THE PUZZLE OF ENRICHMENT 

The mice were up late last night, as they should be. I could hear the squeaky, cheaply made Chinese running wheel going on and on and on and on.

The running wheel is, along with the equally ubiquitous mouse house and paper tube, among the most common of the modern lab's attempts to "enrich" the mouse environment. The purpose of such is to draw the mouse's attention away from the bars of the cage and into the the center of the cage.

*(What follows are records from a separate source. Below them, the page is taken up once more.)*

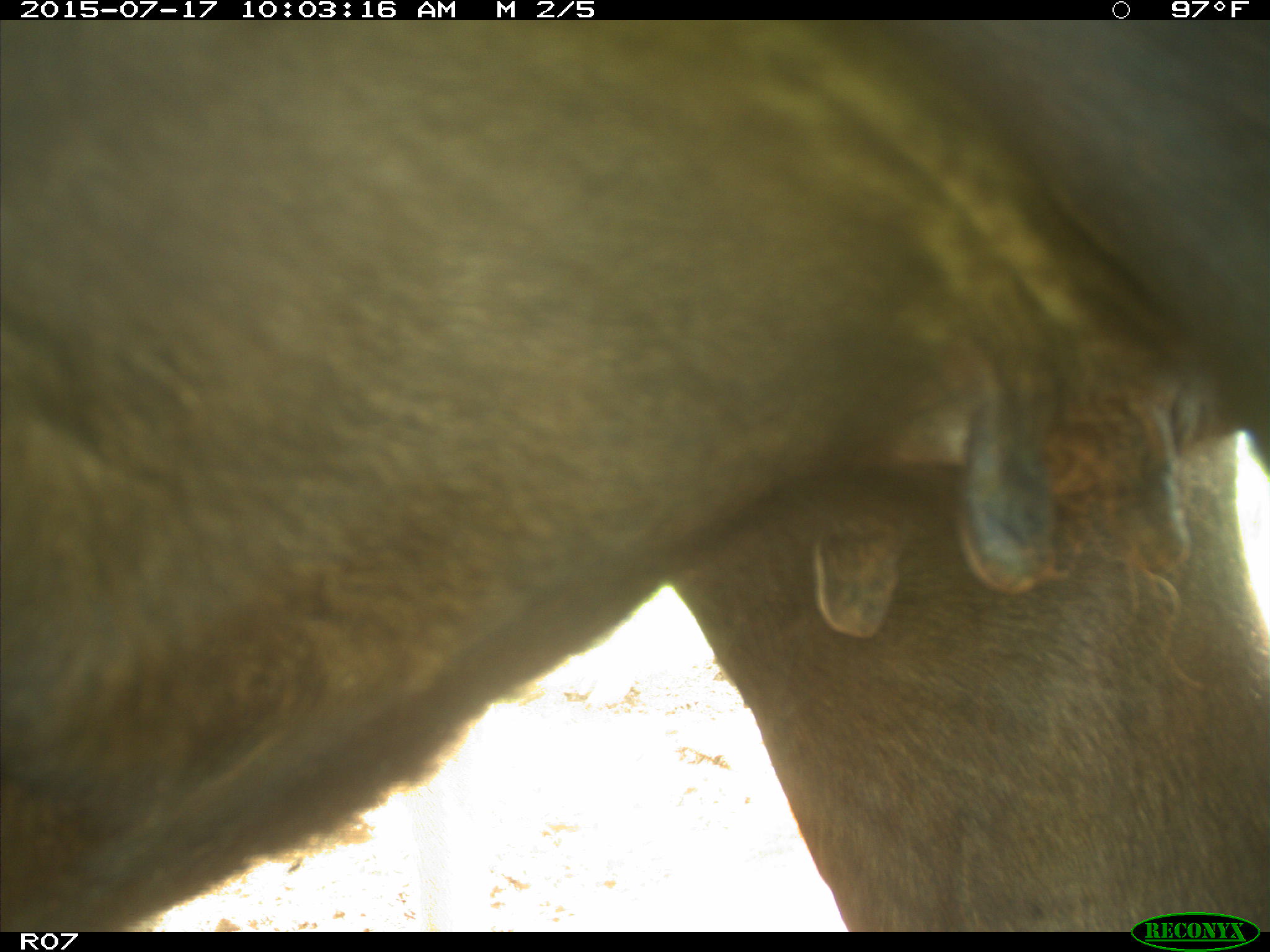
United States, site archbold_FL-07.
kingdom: Animalia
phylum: Chordata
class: Mammalia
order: Artiodactyla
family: Bovidae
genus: Bos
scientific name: Bos taurus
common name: domestic cow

The purpose of that is to foster more exploratory, "wild type" behaviour by the captives and reduce so-called "stereotypies"--repetitive, unchanging actions like bar-gnawing, cage-parimeter circling, and flipping the tv clicker endlessly through the pay-per-view selections. Enrichment has been heartily embraced by the lab animal community since various veterinary organizations recommended it and the NIH (aka "the bank") and others endorsed it. The consequence of that has been the creation of a huge industry of mouse house suppliers and enrichment researchers (Van Loo, 2004).

The motive behind this embrace comes not from some sudden bout of altruism, empathy, or fondness for little red houses, but from one thing and one thing only: the growing core of science that shows that lab animals that do not come out of an enriched environment skew the results of lab tests (Spani, 2003). A mouse from a barren environment might present a false picture of the effect of a certain neurological drug candidate, for example. And means that the results of the testing are less, let's say it, bankable.

Yet enrichment--whether in the murine lab environment or the human one--is no one-dimensional effect. As more and more studies show, it is often paradoxical. Male mice in an enriched environment may indeed show fewer stereotypies like over-grooming, but they often are more aggressive than their non-enriched peers. There is a zoomorphic of this in the person of Donald Trump, who was once dubbed by Spy magazine as "a short-fingered vulgarian." Who knew they had the fingers right too...

There are more new puzzles as well. In a series of experiments with Alzheimers mice, Jankowski (2004) showed something remarkable: Alzheimers mice in an enriched environment did not develop dementia as quickly as Alz-mice in a barren environment. But...when the mice were killed and their brains examined, there was a surprise. The amyloid plaque associated with Alzheimers was increased in the mice that had had enrichment--far more advanced than that in the barren-house mice.

What does that suggest? It may be one more doubt in the growing corpus of work that casts doubt on amyloid plaque as the initiator of Alzheimers's symptoms. The mice did not grow demented but they did have the  plaque usually associated with it. It was a mind blower--and a reminder that enrichment may cut more than one way in the realm of mice and man.